Even before R&B-jazz trumpeter-vocalist Johnny Britt dropped his seventh solo album, “After We Play,” on March 17, he scored his first No. 1 instrumental single as a solo artist with the title track, a duet with guitar star Peter White. And now he’s got a top 5 single on the R&B charts, a duet with urban crooner Will Downing titled “Butterflies.”
Britt wrote ten new songs for “After We Play,” a fusion of jazz, R&B, funk, soul, hip hop and sophisticated pop instrumentals and vocal tunes. On the disc, other noteworthy collaborators are fellow trumpeter Tom Browne, multi-time Grammy nominee Gerald Albright and Billboard chart-topper Nils.
A rising multidimensional talent on the music scene who has been around on records, stage, little and big screen since the 1990s, Britt hits a creative and career zenith on this breakthrough collection.

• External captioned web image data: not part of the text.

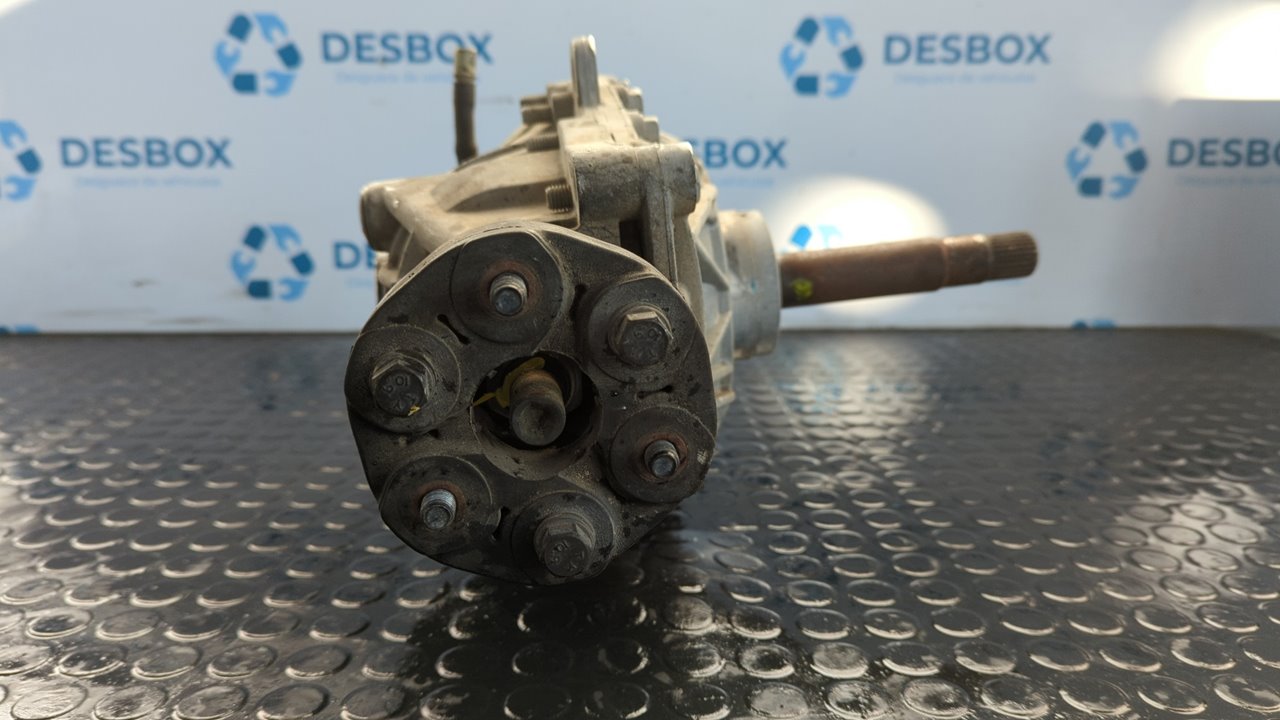 DIFERENCIAL DELANTERO SSANGYONG REXTON - vista 2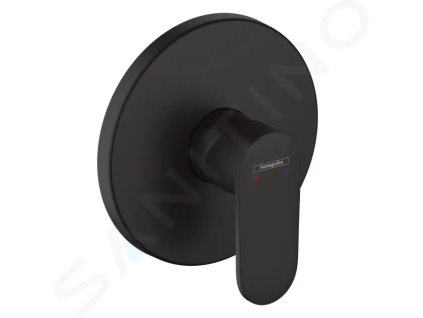 Hansgrohe 71667670 - Sprchová baterie pod omítku, matná černá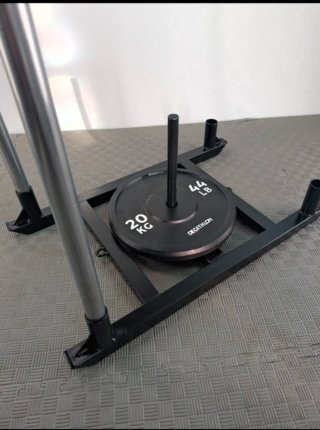 Trineo de Arrastre para discos de 28 mm
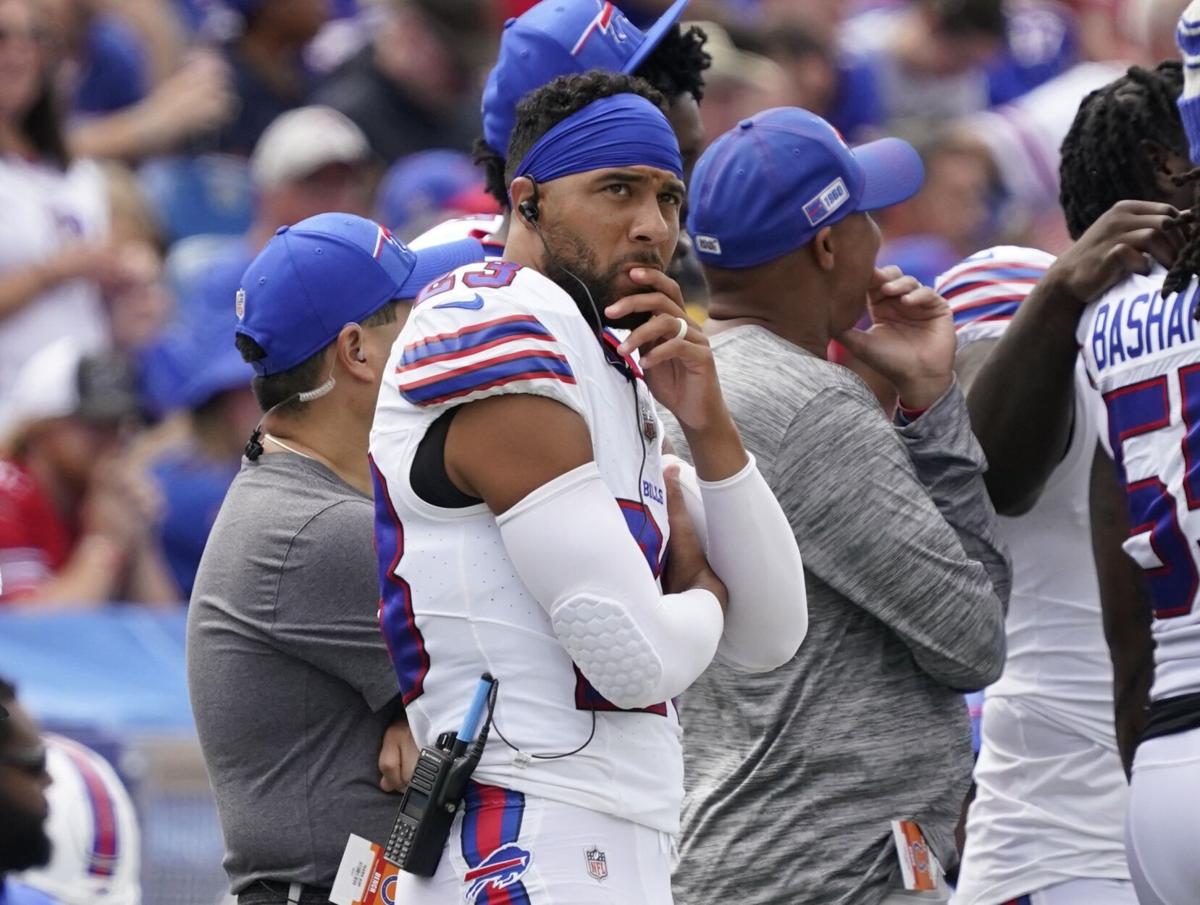 Micah Hyde return may make Bills' secondary first-rate unit
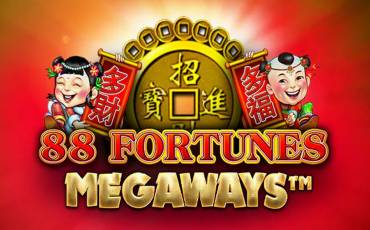88 Fortunes Megaways
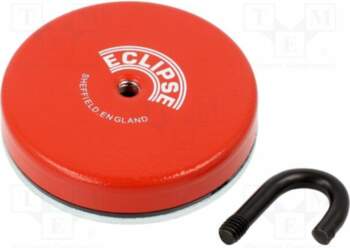 Eclipse Magnetics Magnet: permanent; hard ferrite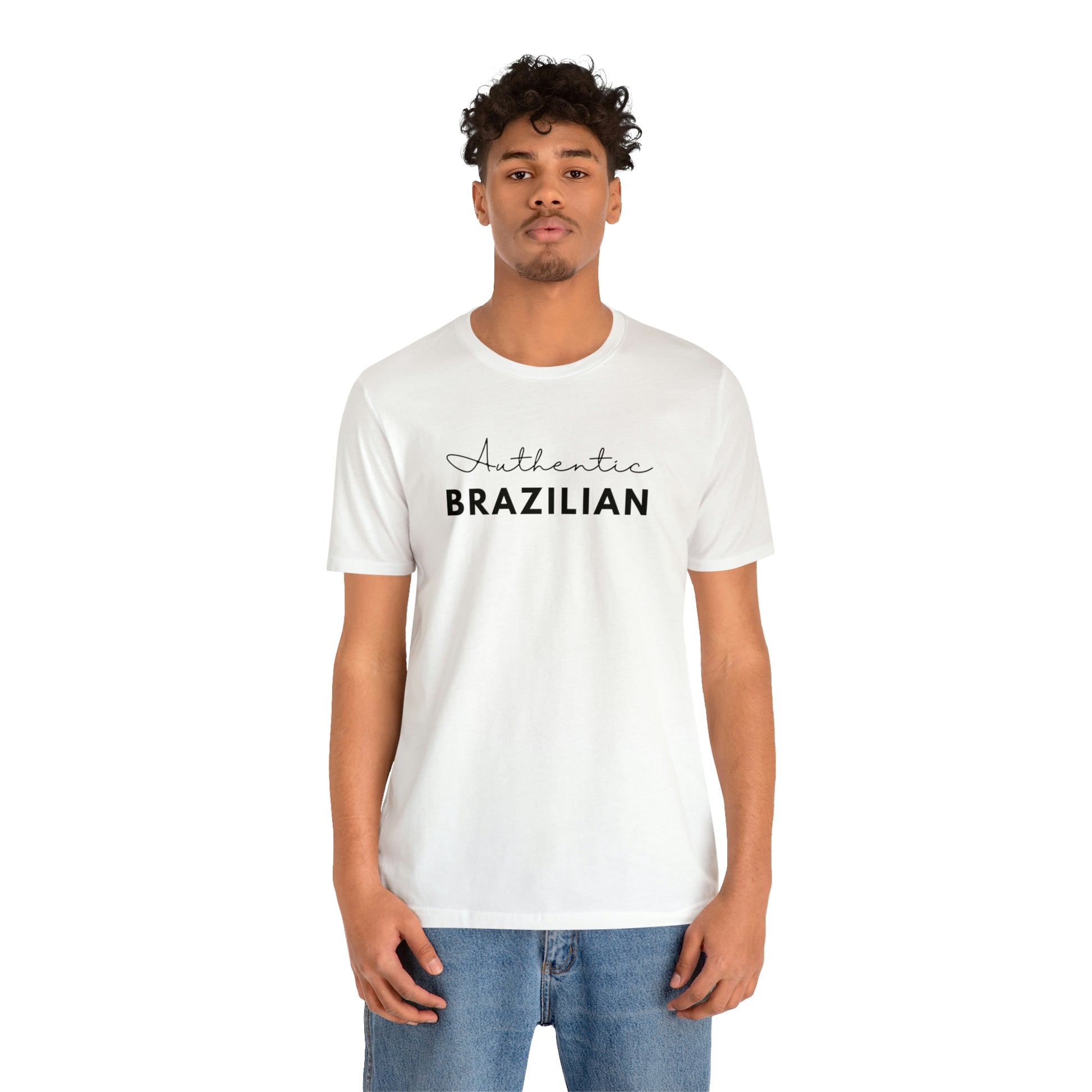 Authentic Brazilian Unisex T-shirt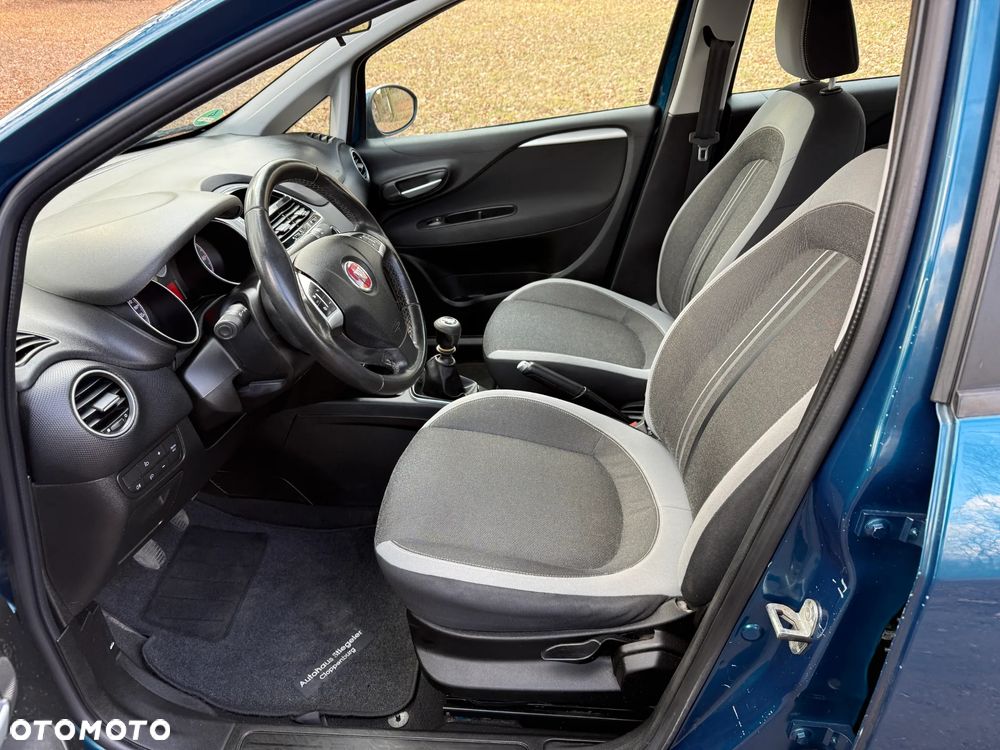 Fiat Punto Evo 1.2 8V Easy - 11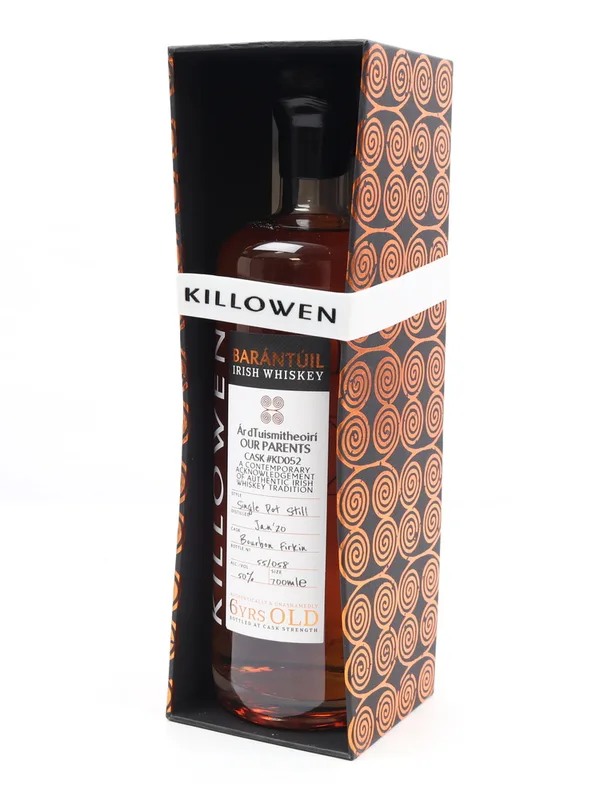 Killowen – Barantuil Cask KD052 Our Parents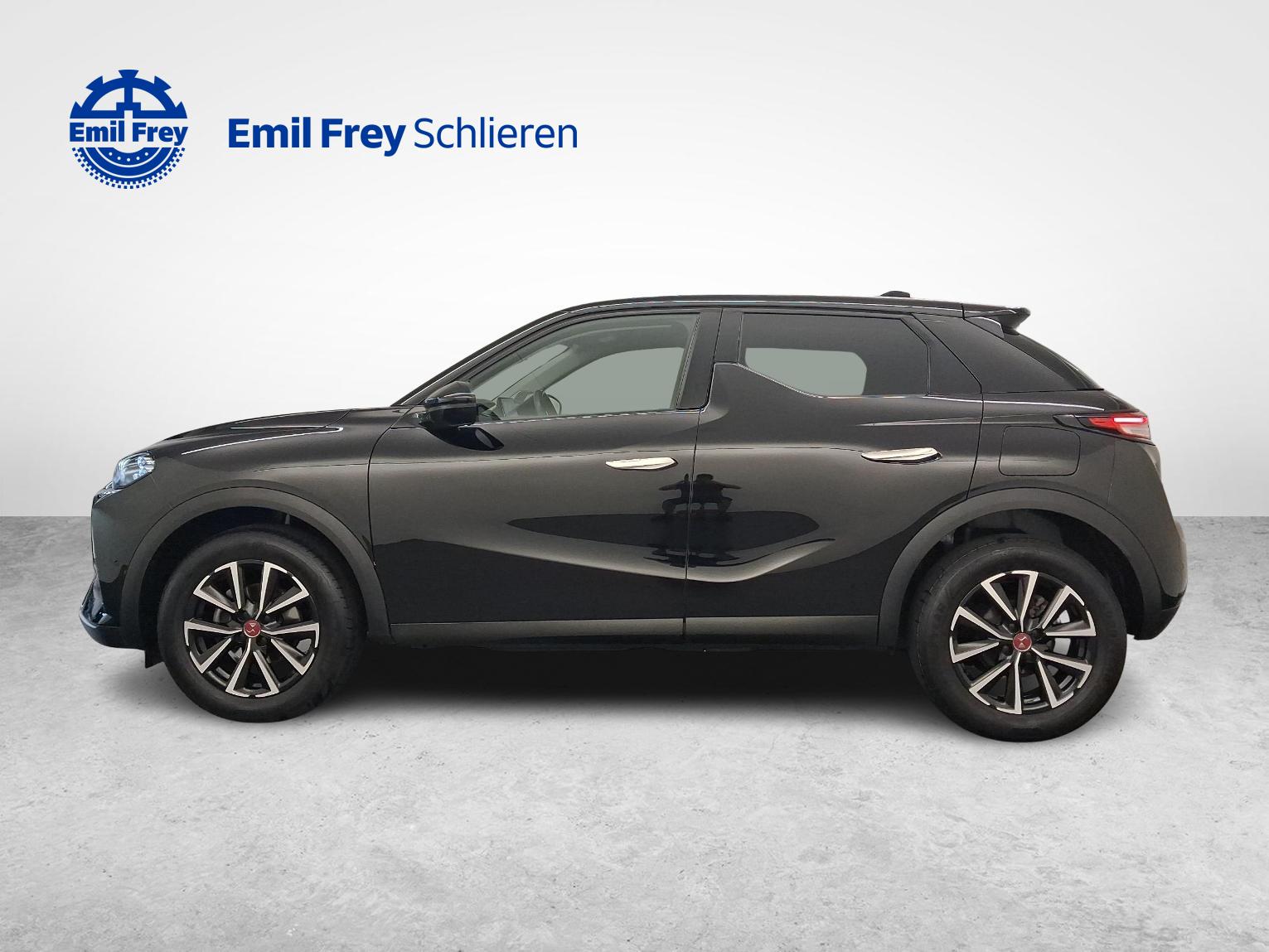 DS AUTOMOBILES 3 Crossback 1.2 PureTech 130 Ligne Noire-image-1
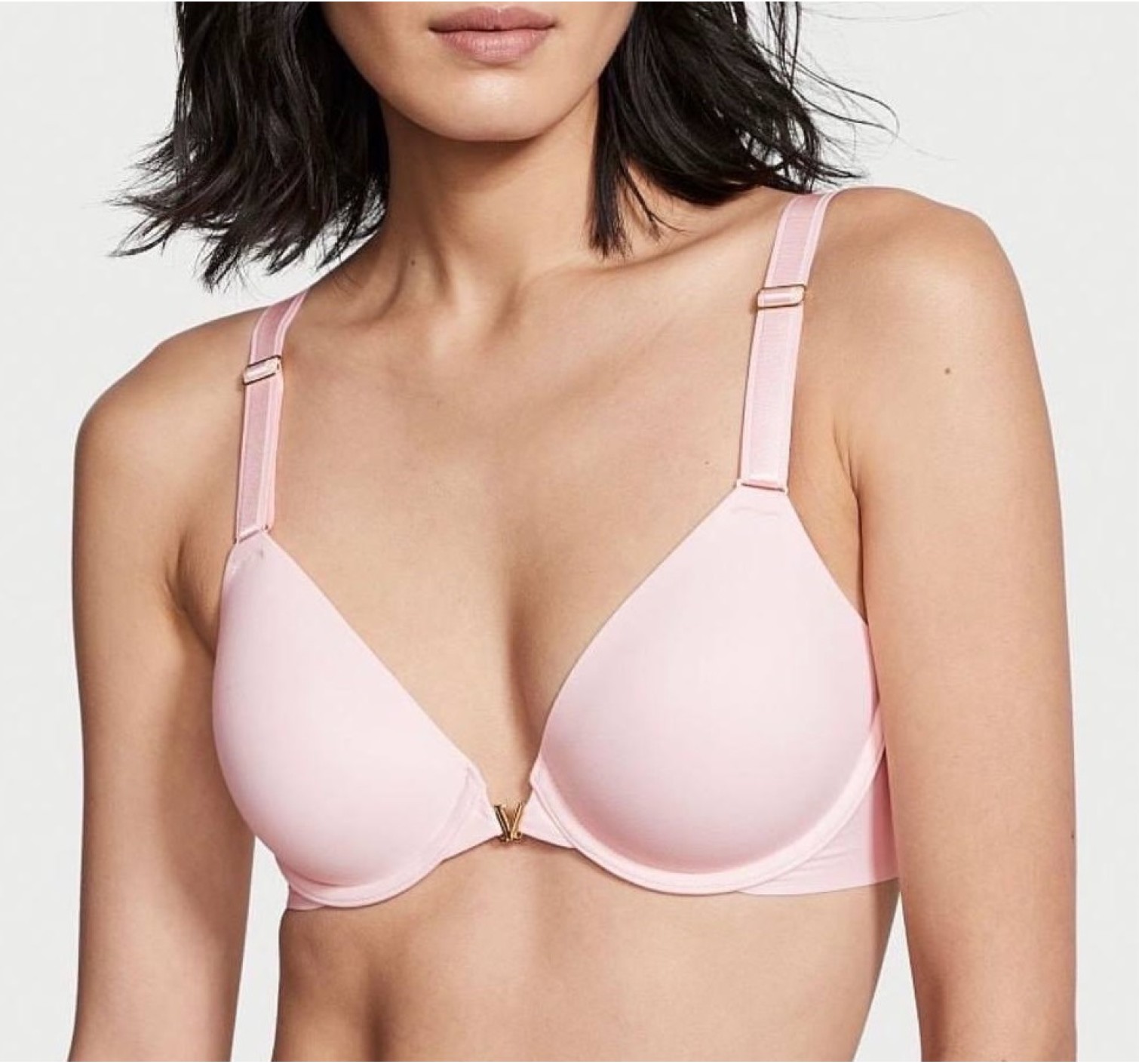Комплект Perfect Coverage Bra Angel Pink Set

There’s another project on the horizon: Britt’s autobiography titled “The Soloist” will be released by summer. Before he was a solo artist, Britt played in a band as a teenager with Arsenio Hall while growing up “an inner city kid” in Cleveland; was made the youngest musical director ever for The Temptations, which led to coproducing the music for the Emmy-winning miniseries “The Temptations”; released four albums with his group Impromp2 on Motown’s jazz label; and became a singing member of Little Anthony’s Rock & Roll Hall of Fame group the Imperials with whom he’ll be touring with for three months this summer.
Britt wrote three No. 1 Billboard hits for saxophonist Boney James as well as songs for Peabo Bryson, Rick Braun, Euge Groove, Paul Brown, Jeff Golub, Jessy J and The Temptations. He played trumpet on the big screen in Academy Award-winner “La La Land” and was hired by Hans Zimmer to be the trumpet soloist for the Oscar nominated “Hidden Figures.”